- [INSTRUÇÕES]:
[A] Transcreva fielmente o trecho do texto sobre o pedido de julgamento presencial ao STF que se inicia pelas palavras que contêm "Na petição, a" e se encerra em "defesa dos réus.".
[B] Indique quantas linhas dos registros contêm a palavra "column", respondendo somente com o número.

---- TEXTO FORNECIDO

No entanto, a defesa da cabeleireira solicitou ao STF nesta quarta-feira (12) que a ré seja julgada presencialmente, e aguarda análise do pedido. De acordo com os advogados Hélio Garcia Ortiz Junior e Taniele Telles, a mudança é necessária para “o pleno exercício da ampla defesa e do contraditório”, pois permitirá sustentação oral em tempo real, enquanto, no plenário online, os advogados apenas enviam um vídeo.

Na petição, a defesa destaca ainda que a Ordem dos Advogados do Brasil (OAB) já solicitou ao STF que os julgamentos do 8/1 sejam retirados do plenário virtual. O ofício citado foi encaminhado pela OAB à Corte em setembro de 2023, apontando a importância da sustentação oral na defesa dos réus.

“Diante da relevância e excepcionalidade das ações penais ora em análise por essa Corte, o julgamento presencial reveste-se de um valor inestimável”, afirmou a OAB no documento. Portanto, “a prestigiada tradição do STF em promover julgamentos presenciais, nos quais é possível o debate e a interação direta entre os Ministros e advogados, contribui para a transparência, a justiça e a eficácia das decisões”, continuou.

No pedido, a Ordem citava também ser favorável à realização de plenários virtuais, desde que tenham o consentimento das partes envolvidas no processo. Por isso, os advogados de defesa da cabeleireira entraram em contato com a entidade para solicitar manifestação da Ordem nesse caso e em situações similares.

--------
---- REGISTROS PARA CONSULTA

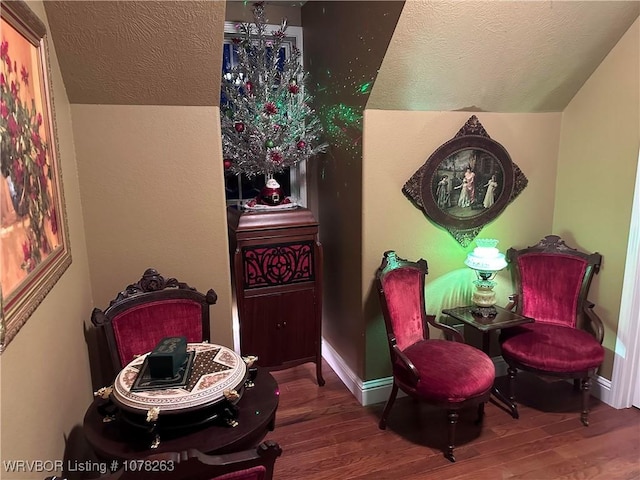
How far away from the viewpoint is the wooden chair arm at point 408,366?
2.33 metres

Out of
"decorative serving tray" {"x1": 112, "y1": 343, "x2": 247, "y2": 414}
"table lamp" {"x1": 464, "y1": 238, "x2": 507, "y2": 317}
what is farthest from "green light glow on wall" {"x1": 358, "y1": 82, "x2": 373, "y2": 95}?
"decorative serving tray" {"x1": 112, "y1": 343, "x2": 247, "y2": 414}

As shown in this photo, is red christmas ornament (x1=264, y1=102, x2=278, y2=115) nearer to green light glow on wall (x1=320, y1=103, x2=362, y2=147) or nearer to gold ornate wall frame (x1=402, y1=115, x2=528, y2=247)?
green light glow on wall (x1=320, y1=103, x2=362, y2=147)

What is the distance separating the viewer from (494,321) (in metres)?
2.67

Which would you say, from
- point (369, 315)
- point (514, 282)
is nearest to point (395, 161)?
point (369, 315)

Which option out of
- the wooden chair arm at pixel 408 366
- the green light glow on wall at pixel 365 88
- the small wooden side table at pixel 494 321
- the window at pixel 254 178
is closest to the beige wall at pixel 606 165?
the small wooden side table at pixel 494 321

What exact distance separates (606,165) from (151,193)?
2.69 m

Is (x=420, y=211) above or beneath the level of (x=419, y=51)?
beneath

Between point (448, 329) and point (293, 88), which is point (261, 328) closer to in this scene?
point (448, 329)

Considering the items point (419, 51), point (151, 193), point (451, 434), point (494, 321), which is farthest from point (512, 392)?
point (151, 193)

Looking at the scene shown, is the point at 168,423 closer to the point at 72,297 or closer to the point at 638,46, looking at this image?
the point at 72,297

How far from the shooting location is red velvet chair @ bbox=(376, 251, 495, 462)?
7.47 ft

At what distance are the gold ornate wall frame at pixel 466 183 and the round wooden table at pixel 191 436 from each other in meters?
1.67

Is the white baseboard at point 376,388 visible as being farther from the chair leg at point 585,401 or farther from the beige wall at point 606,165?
the chair leg at point 585,401

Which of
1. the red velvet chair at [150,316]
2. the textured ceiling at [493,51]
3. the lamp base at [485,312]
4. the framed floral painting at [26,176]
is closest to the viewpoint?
the framed floral painting at [26,176]
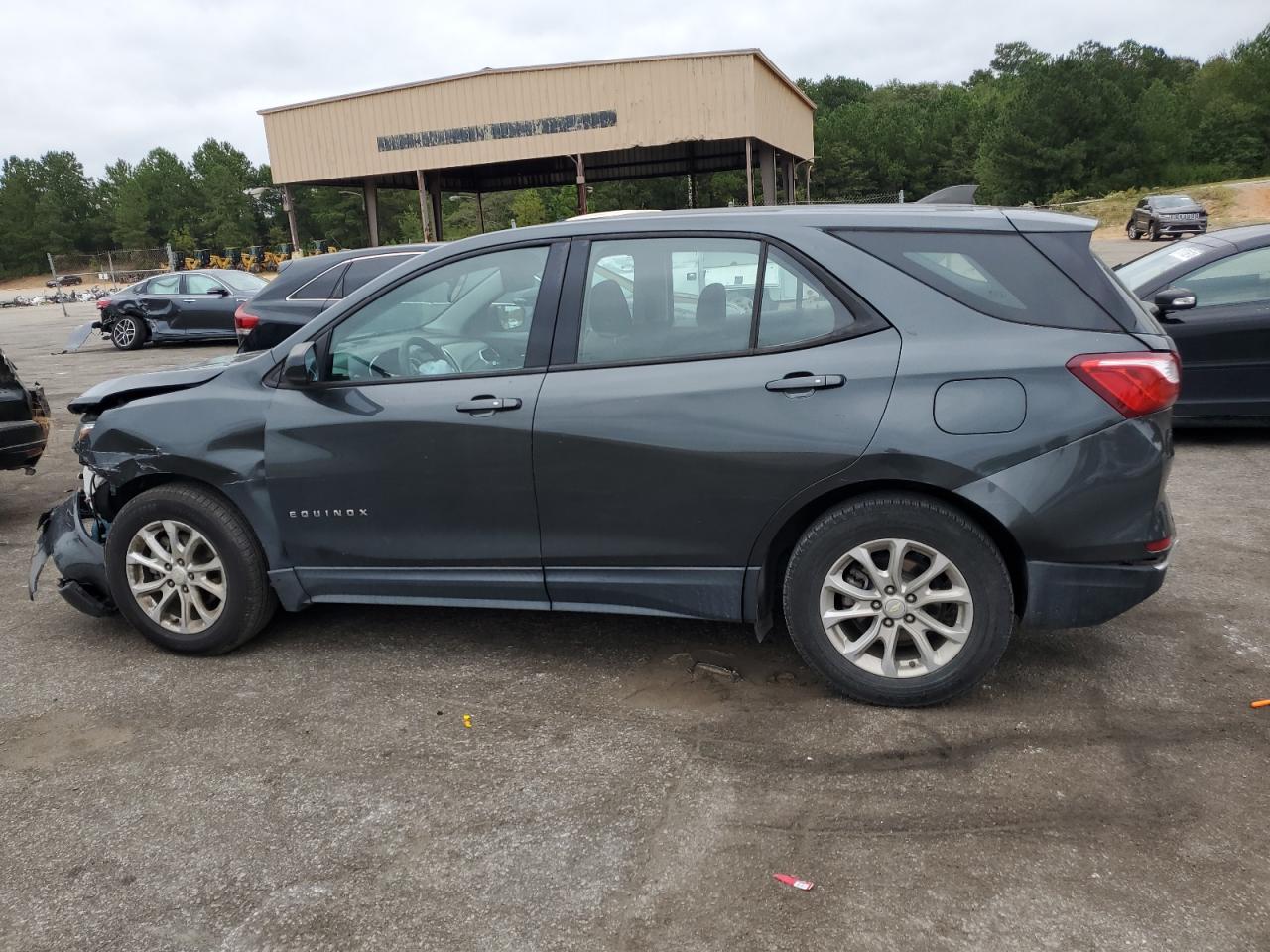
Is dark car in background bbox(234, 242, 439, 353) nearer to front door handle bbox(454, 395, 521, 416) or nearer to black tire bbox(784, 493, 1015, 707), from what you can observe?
front door handle bbox(454, 395, 521, 416)

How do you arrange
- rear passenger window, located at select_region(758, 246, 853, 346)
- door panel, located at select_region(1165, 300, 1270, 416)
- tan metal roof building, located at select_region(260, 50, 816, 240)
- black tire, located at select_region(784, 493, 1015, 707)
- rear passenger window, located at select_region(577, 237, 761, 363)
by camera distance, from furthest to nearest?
tan metal roof building, located at select_region(260, 50, 816, 240) < door panel, located at select_region(1165, 300, 1270, 416) < rear passenger window, located at select_region(577, 237, 761, 363) < rear passenger window, located at select_region(758, 246, 853, 346) < black tire, located at select_region(784, 493, 1015, 707)

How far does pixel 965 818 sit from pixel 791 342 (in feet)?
5.28

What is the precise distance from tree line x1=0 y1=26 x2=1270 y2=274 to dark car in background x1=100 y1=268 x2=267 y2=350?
115ft

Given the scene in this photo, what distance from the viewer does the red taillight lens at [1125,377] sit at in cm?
323

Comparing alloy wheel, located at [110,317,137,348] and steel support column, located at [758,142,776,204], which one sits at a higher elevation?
steel support column, located at [758,142,776,204]

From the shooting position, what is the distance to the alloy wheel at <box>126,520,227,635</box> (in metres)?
4.17

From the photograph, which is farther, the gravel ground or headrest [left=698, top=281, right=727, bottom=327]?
headrest [left=698, top=281, right=727, bottom=327]

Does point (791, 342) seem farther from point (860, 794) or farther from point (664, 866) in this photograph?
point (664, 866)

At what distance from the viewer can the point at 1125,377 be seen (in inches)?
127

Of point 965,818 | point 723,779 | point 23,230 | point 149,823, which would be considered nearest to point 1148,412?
point 965,818

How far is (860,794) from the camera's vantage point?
3.01 meters

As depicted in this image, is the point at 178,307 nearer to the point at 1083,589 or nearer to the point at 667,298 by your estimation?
the point at 667,298

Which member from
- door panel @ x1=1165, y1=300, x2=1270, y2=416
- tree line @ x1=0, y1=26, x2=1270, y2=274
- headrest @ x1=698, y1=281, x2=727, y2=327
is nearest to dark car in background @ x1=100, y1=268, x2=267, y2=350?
door panel @ x1=1165, y1=300, x2=1270, y2=416

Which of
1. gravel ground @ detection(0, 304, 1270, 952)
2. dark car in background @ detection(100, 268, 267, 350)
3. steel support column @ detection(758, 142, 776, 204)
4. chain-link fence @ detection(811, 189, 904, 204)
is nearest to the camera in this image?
gravel ground @ detection(0, 304, 1270, 952)
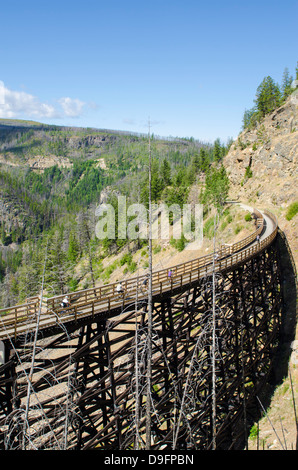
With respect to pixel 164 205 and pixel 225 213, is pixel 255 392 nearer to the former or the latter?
pixel 225 213

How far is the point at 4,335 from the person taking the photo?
9.62 metres

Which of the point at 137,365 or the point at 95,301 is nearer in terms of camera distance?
the point at 137,365

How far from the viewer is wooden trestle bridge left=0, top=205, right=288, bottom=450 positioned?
9312mm

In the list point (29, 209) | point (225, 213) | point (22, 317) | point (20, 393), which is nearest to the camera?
point (20, 393)

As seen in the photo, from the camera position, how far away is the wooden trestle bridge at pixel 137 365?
9.31m

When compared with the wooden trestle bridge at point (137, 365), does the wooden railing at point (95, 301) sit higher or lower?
higher

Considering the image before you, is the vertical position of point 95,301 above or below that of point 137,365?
above

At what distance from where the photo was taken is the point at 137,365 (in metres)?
8.33

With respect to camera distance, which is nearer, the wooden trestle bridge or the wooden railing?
the wooden trestle bridge

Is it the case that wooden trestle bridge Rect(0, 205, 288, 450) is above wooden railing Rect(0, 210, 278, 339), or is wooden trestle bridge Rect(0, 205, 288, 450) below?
below

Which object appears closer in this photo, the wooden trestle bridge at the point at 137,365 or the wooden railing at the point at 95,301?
the wooden trestle bridge at the point at 137,365

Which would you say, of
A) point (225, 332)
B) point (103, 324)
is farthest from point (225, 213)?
point (103, 324)
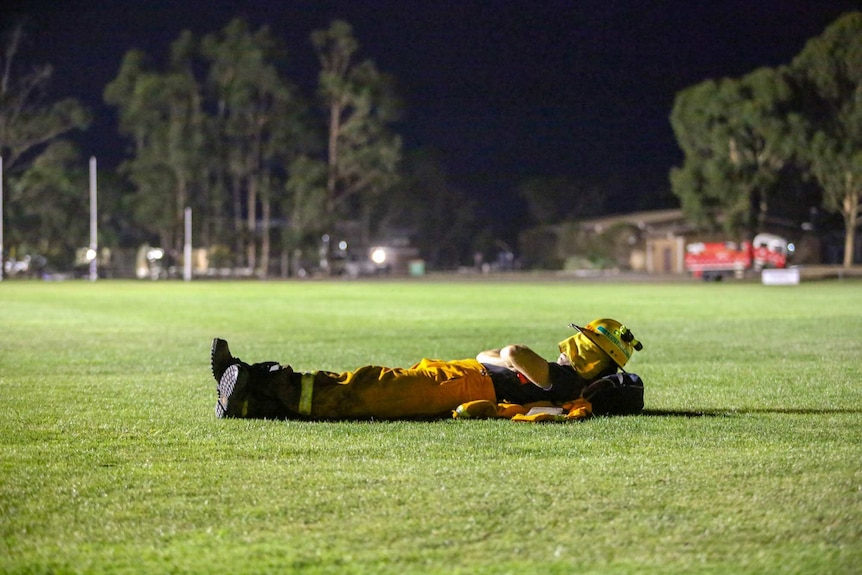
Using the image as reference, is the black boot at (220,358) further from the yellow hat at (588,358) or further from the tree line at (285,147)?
the tree line at (285,147)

--------

- [RESPOSTAS DAS TAREFAS]:
[A]
Na petição, a defesa destaca ainda que a Ordem dos Advogados do Brasil (OAB) já solicitou ao STF que os julgamentos do 8/1 sejam retirados do plenário virtual. O ofício citado foi encaminhado pela OAB à Corte em setembro de 2023, apontando a importância da sustentação oral na defesa dos réus.

[B] 3